[Stored data entries]
--- START ---
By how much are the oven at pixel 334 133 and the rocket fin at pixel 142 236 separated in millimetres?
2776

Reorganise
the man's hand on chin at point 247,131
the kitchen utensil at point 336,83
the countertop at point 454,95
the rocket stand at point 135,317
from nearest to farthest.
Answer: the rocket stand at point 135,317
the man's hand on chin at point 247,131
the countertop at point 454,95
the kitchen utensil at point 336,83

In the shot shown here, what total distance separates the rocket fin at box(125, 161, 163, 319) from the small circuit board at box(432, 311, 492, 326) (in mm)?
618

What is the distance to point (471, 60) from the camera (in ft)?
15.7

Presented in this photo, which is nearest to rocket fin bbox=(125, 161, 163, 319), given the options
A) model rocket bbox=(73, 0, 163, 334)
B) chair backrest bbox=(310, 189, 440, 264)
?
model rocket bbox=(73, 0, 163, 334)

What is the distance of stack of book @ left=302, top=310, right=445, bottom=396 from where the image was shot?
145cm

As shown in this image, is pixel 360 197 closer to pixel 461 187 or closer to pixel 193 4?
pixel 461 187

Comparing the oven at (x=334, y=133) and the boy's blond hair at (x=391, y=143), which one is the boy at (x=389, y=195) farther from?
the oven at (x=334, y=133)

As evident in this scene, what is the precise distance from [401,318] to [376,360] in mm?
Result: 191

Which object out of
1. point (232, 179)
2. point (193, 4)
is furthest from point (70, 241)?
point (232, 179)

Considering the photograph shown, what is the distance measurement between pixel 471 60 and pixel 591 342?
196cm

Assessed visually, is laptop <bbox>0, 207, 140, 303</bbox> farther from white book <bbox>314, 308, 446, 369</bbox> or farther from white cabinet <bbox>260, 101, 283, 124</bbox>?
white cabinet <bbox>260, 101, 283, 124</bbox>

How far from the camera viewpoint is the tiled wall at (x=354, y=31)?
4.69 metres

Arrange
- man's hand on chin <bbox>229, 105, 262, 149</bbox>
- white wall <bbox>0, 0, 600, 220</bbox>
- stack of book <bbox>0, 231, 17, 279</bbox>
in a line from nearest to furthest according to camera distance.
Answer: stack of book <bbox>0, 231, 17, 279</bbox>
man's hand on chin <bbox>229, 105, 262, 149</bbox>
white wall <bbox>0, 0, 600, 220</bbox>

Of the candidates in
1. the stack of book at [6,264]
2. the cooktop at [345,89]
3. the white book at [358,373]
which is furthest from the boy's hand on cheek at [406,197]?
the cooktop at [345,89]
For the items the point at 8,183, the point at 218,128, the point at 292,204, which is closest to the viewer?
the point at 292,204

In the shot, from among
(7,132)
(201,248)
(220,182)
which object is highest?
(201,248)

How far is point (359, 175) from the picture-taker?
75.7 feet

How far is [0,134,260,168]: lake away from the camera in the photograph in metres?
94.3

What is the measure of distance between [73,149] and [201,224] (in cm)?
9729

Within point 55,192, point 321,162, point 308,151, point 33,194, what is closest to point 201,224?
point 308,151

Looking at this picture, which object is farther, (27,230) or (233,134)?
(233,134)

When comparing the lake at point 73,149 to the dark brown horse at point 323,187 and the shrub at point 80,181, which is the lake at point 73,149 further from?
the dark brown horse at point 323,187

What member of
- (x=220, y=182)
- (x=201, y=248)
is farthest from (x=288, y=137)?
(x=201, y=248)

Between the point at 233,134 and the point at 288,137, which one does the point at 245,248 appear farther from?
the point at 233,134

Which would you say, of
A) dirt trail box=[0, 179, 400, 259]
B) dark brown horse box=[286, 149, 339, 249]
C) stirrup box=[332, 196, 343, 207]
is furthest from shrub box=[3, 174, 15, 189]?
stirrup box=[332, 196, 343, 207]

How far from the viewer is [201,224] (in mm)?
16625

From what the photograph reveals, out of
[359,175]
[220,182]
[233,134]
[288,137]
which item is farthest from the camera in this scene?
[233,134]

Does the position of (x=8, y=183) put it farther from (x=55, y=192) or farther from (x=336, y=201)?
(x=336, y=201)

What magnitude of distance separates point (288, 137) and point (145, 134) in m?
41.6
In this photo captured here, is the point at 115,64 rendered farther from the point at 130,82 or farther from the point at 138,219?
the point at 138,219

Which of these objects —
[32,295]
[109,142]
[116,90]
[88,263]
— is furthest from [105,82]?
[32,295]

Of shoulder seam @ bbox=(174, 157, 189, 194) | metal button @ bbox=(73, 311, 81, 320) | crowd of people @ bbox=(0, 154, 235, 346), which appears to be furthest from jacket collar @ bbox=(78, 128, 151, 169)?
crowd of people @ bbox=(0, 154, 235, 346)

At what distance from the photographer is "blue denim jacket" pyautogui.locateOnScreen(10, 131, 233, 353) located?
--- END ---
** What you should do **
Please rewrite all of the material above, replacing "rocket fin" with "rocket tail fin" everywhere and changing nothing else.

** Output below **
By how much are the oven at pixel 334 133 and the rocket tail fin at pixel 142 236 separated in millimetres?
2776

Reorganise
the man's hand on chin at point 247,131
the kitchen utensil at point 336,83
the countertop at point 454,95
the rocket stand at point 135,317
from nearest to farthest.
Answer: the rocket stand at point 135,317
the man's hand on chin at point 247,131
the countertop at point 454,95
the kitchen utensil at point 336,83

In the shot shown here, what total distance separates the rocket tail fin at box(125, 161, 163, 319) from the small circuit board at box(432, 311, 492, 326) (in mm)?
618

What is the distance to point (471, 60) from the camera (in ft)?
15.7

Presented in this photo, which is nearest to rocket tail fin bbox=(125, 161, 163, 319), given the options
A) model rocket bbox=(73, 0, 163, 334)
B) chair backrest bbox=(310, 189, 440, 264)
?
model rocket bbox=(73, 0, 163, 334)

What is the distance of stack of book @ left=302, top=310, right=445, bottom=396 from where the image was shot?
145cm

As shown in this image, is pixel 360 197 closer to pixel 461 187 or closer to pixel 193 4?
pixel 461 187

Comparing the oven at (x=334, y=133) and the boy's blond hair at (x=391, y=143), which one is the boy at (x=389, y=195) farther from?
the oven at (x=334, y=133)

As evident in this scene, what is the precise distance from [401,318] to [376,360] in mm?
Result: 191

Which object out of
1. point (232, 179)
2. point (193, 4)
is furthest from point (70, 241)?
point (232, 179)

Considering the photograph shown, what is the distance measurement between pixel 471 60 and pixel 591 342?
196cm

Assessed visually, is laptop <bbox>0, 207, 140, 303</bbox> farther from white book <bbox>314, 308, 446, 369</bbox> or farther from white cabinet <bbox>260, 101, 283, 124</bbox>?
white cabinet <bbox>260, 101, 283, 124</bbox>

How far from the camera viewpoint is the tiled wall at (x=354, y=31)?
4.69 metres

Arrange
- man's hand on chin <bbox>229, 105, 262, 149</bbox>
- white wall <bbox>0, 0, 600, 220</bbox>
- stack of book <bbox>0, 231, 17, 279</bbox>
in a line from nearest to furthest according to camera distance.
Answer: stack of book <bbox>0, 231, 17, 279</bbox>
man's hand on chin <bbox>229, 105, 262, 149</bbox>
white wall <bbox>0, 0, 600, 220</bbox>

Of the candidates in
1. the stack of book at [6,264]
2. the cooktop at [345,89]
3. the white book at [358,373]
which is furthest from the boy's hand on cheek at [406,197]?
the cooktop at [345,89]
For the items the point at 8,183, the point at 218,128, the point at 292,204, which is closest to the viewer?
the point at 292,204

In the shot, from among
(7,132)
(201,248)
(220,182)
which object is highest?
(201,248)

How far is point (359, 175) from the picture-taker?
75.7 feet

How far is [0,134,260,168]: lake away from the camera in the photograph in metres?
94.3

What is the measure of distance between [73,149] and [201,224] (in cm)?
9729

Within point 55,192, point 321,162, point 308,151, point 33,194, what is closest to point 201,224?
point 308,151

Looking at this picture, which object is farther, (27,230) or (233,134)?
(233,134)

When comparing the lake at point 73,149 to the dark brown horse at point 323,187 and the shrub at point 80,181, which is the lake at point 73,149 further from?
the dark brown horse at point 323,187

What member of
- (x=220, y=182)
- (x=201, y=248)
is farthest from (x=288, y=137)?
(x=201, y=248)

Between the point at 233,134 and the point at 288,137, which one does the point at 245,248 appear farther from?
the point at 233,134

Which would you say, of
A) dirt trail box=[0, 179, 400, 259]
B) dark brown horse box=[286, 149, 339, 249]
C) stirrup box=[332, 196, 343, 207]
is furthest from shrub box=[3, 174, 15, 189]?
stirrup box=[332, 196, 343, 207]

How far from the viewer is [201,224] (in mm)?
16625

From what the photograph reveals, out of
[359,175]
[220,182]
[233,134]
[288,137]
which item is farthest from the camera in this scene?
[233,134]

Does the position of (x=8, y=183) put it farther from (x=55, y=192) or farther from (x=336, y=201)?
(x=336, y=201)

What magnitude of distance separates point (288, 137) and point (145, 134) in m?
41.6
In this photo captured here, is the point at 115,64 rendered farther from the point at 130,82 or farther from the point at 138,219?
the point at 138,219

Which of these objects —
[32,295]
[109,142]
[116,90]
[88,263]
— is furthest from [105,82]?
[32,295]

Of shoulder seam @ bbox=(174, 157, 189, 194) | metal button @ bbox=(73, 311, 81, 320) | crowd of people @ bbox=(0, 154, 235, 346), which appears to be furthest from jacket collar @ bbox=(78, 128, 151, 169)?
crowd of people @ bbox=(0, 154, 235, 346)

At what distance from the photographer is "blue denim jacket" pyautogui.locateOnScreen(10, 131, 233, 353) located?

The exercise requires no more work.